Replace "the spectator" with "the onlooker" in the rows from the line containing "Referring to this photograph, place" through the line containing "in order of", and give only those lines back with nothing else changed.

BEGIN

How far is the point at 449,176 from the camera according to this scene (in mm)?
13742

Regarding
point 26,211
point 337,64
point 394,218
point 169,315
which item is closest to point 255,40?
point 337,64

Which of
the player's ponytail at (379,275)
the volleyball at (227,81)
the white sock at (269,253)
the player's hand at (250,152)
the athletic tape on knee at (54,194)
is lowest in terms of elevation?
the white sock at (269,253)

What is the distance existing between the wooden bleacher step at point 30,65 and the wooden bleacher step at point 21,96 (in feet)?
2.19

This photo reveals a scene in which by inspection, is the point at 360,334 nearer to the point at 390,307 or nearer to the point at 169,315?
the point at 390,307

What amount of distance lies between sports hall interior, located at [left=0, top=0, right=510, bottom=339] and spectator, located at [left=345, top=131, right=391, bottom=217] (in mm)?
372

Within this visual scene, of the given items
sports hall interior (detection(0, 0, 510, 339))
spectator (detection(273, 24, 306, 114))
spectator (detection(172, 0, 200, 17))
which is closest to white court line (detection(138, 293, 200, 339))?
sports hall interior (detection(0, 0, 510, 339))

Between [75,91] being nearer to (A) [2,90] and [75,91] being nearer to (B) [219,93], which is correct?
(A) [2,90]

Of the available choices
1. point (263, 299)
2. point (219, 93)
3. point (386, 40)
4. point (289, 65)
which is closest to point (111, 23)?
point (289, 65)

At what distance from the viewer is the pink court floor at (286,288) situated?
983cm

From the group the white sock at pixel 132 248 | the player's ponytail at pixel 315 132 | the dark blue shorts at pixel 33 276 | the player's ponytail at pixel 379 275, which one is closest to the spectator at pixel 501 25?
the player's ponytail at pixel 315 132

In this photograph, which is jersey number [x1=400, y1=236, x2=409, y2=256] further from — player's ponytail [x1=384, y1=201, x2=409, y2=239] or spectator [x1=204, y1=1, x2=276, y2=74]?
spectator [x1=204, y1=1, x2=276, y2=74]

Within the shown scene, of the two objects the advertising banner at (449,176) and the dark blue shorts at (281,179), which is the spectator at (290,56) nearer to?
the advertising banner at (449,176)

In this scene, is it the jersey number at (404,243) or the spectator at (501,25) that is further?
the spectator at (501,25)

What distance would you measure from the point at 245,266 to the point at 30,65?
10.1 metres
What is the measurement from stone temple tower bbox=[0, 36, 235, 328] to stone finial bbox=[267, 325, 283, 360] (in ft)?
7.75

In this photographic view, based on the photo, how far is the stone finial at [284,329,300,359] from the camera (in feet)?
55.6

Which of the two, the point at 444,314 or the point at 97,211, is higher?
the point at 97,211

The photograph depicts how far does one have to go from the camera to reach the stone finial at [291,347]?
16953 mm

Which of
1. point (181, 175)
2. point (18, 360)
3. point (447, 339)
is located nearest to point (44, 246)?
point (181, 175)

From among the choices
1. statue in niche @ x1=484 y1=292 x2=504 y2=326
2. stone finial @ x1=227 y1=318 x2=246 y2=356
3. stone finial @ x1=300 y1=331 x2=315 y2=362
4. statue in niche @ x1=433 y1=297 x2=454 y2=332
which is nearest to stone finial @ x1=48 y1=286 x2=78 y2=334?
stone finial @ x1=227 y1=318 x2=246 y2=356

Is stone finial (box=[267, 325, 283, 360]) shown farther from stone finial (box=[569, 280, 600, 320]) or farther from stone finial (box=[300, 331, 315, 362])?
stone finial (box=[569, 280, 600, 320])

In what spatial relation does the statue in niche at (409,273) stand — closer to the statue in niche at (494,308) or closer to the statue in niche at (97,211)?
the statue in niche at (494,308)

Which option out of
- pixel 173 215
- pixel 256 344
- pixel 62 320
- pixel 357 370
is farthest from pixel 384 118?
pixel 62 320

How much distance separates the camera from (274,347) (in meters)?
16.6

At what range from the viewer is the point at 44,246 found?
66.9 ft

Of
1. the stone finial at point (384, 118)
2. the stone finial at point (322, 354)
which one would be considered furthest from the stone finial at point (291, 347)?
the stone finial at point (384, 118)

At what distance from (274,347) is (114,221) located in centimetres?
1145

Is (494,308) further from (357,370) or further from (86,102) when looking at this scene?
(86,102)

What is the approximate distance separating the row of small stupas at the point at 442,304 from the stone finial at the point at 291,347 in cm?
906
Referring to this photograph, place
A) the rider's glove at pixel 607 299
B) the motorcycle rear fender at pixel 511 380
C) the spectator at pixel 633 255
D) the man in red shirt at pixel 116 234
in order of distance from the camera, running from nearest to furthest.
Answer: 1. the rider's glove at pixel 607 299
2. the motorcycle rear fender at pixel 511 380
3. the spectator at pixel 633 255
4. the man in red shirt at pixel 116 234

END

# EXERCISE SOLUTION
Referring to this photograph, place
A) the rider's glove at pixel 607 299
B) the motorcycle rear fender at pixel 511 380
C) the onlooker at pixel 633 255
D) the man in red shirt at pixel 116 234
in order of distance from the camera, running from nearest to furthest.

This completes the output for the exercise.